Purdue: expecting a "fast pace" from Arizona. They shouldn't. The Wildcats averaged just 67 possessions per 40 minutes in Pac-10 play. Sure, that's kind of fast in Big Ten terms, but it's not like the Boilers are playing Carolina. (Or Maryland, or Kansas, or Tennessee, or Virginia....All is revealed here.)

Illinois: hoping for some of that sweet 12-5 karma against Virginia Tech.

Michigan: "honored" to be part of the NIT. (Cue the incredulous second wave in three, two....)

Fellow midwesterners, also note that New Mexico is actually part of the U.S.
Today's "Stereotypes Are There for a Reason!" Award goes to columnist Bob Kravitz of the Indianapolis Star, for bravely exemplifying every hoary stereotype concerning the total ignorance of west coast geography displayed by midwesterners. Writing about Indiana's upcoming first-round game against Gonzaga, to be played in Sacramento, Kravitz coughed up this cartographic gem: "For Gonzaga, based in semi-nearby Spokane, Wash., this is something of a home game."

Bold geographical iconoclast Bob Kravitz, Wonk salutes you! At 821 miles, you define "semi-nearby" with admirable capaciousness! By your remarkable land-locked and blinkered accounting, other upcoming "home" games include the following local favorites coming to Chicago this weekend: Georgia Tech (717 miles) and Villanova (760). Pity UNLV and Kentucky, respectively, forced to in effect play road games in front of the notoriously rabid United Center faithful for the Wreck and 'Nova. O, the injustice!...

BONUS plea to citizens of Sacramento! This weekend when you see a guy with a press pass wandering around the parking lot outside Arco Arena in a plaid shirt and khaki shorts, asking in plaintive long vowels for directions for "a quick trip to Spokane and back during halftime," take pity upon him, please.

COMING this week!
The patented Wonk 360 technology goes to work! Each venue hosts, in effect, a couple four-team tournaments. And if there's a Big Ten team involved, Wonk 360 will break the four teams down, starting tomorrow with Lexington (Ohio State, Central Connecticut State, BYU, and Xavier) and Chicago (Wisconsin, TAMU-CC, UNLV, and Georgia Tech). Don't fill in those brackets without Wonk 360!

Wonk back!
Don't just mutter ineffectually; email me!

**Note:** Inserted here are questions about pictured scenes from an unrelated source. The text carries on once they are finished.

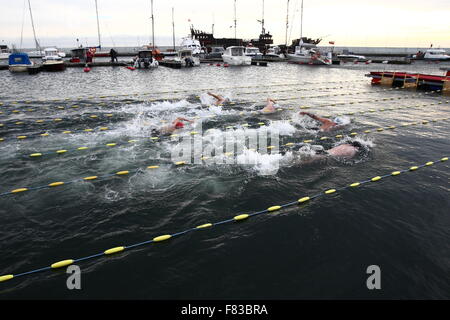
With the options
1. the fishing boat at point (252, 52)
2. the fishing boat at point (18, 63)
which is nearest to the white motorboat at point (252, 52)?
the fishing boat at point (252, 52)

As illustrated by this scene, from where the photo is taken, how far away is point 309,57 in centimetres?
5762

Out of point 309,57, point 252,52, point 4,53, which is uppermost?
point 252,52

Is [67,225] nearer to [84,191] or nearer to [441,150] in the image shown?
[84,191]

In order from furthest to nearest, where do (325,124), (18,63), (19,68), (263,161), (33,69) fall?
(18,63) → (19,68) → (33,69) → (325,124) → (263,161)

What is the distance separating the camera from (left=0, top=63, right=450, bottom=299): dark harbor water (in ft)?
16.3

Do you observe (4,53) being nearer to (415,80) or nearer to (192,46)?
(192,46)

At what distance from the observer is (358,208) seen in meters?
7.27

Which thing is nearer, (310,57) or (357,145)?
(357,145)

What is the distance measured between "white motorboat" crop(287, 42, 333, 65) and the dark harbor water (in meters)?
47.1

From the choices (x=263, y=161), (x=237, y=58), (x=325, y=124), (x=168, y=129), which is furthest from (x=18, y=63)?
(x=263, y=161)

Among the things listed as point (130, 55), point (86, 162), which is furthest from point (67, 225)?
point (130, 55)

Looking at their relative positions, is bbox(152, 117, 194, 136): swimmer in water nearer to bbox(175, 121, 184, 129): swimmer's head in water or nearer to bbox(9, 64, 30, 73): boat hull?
bbox(175, 121, 184, 129): swimmer's head in water

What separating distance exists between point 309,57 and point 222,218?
191ft

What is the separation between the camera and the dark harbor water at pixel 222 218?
16.3 ft
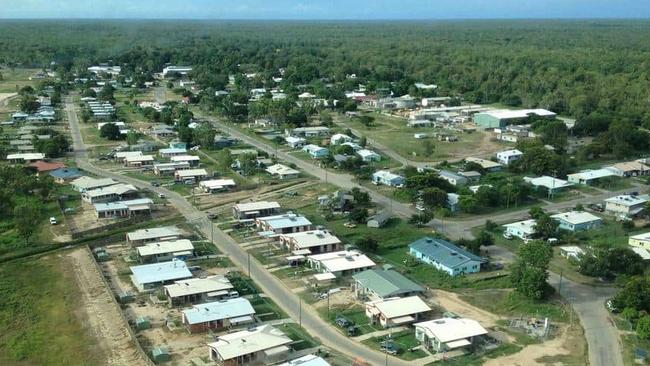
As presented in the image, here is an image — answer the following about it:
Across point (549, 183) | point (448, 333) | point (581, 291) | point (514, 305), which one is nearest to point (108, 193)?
point (448, 333)

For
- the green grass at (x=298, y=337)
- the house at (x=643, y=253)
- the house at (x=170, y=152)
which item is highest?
the house at (x=170, y=152)

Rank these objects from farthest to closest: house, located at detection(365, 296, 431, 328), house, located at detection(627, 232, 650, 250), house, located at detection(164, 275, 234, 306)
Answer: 1. house, located at detection(627, 232, 650, 250)
2. house, located at detection(164, 275, 234, 306)
3. house, located at detection(365, 296, 431, 328)

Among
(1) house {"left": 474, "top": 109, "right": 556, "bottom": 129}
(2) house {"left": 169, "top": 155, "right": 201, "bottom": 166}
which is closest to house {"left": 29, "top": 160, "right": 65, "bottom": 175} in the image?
(2) house {"left": 169, "top": 155, "right": 201, "bottom": 166}

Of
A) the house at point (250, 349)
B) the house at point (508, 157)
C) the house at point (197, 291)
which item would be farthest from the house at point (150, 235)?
the house at point (508, 157)

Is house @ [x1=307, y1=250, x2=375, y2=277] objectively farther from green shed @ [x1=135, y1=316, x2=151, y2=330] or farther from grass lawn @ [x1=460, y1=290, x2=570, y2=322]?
green shed @ [x1=135, y1=316, x2=151, y2=330]

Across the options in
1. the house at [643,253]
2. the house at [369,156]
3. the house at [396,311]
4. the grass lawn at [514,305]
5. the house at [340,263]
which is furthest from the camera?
the house at [369,156]

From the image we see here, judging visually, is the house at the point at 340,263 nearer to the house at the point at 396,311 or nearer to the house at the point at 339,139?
the house at the point at 396,311

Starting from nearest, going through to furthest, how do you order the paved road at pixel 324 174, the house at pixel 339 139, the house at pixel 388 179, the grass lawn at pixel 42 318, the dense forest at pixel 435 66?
the grass lawn at pixel 42 318
the paved road at pixel 324 174
the house at pixel 388 179
the house at pixel 339 139
the dense forest at pixel 435 66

If Michigan State's so good, how come they were 8-8?
Love your site. My question is how is it that Michigan State (my alma mater) placed fairly well in offensive and defensive stats, yet lost as many games as they did?

Yes, the schedule stunk, but so what. Our offense seems far less effective than the stats suggest. And our TO's "seemed" much higher than the numbers. Is it I'm not looking at the numbers correctly, or am I missing the big picture?

Gregory H.

Why was the record so mediocre? Combination of tough schedule and bad luck, mostly the former: three games against current 1- and 2-seeds but only three against insistent win-givers Minnesota, Northwestern, and Penn State.

Also keep in mind that, while your Spartans' efficiency margin vs. W-L's may look skewed according to some other teams this year, there have been even larger instances of skew. Example: in 2005 Minnesota went 10-6 in-conference with an efficiency margin of 0.00.

Lastly, if you thought there were even more TOs than the numbers say, I weep for you. The Spartans' numbers for turnovers are historically ugly.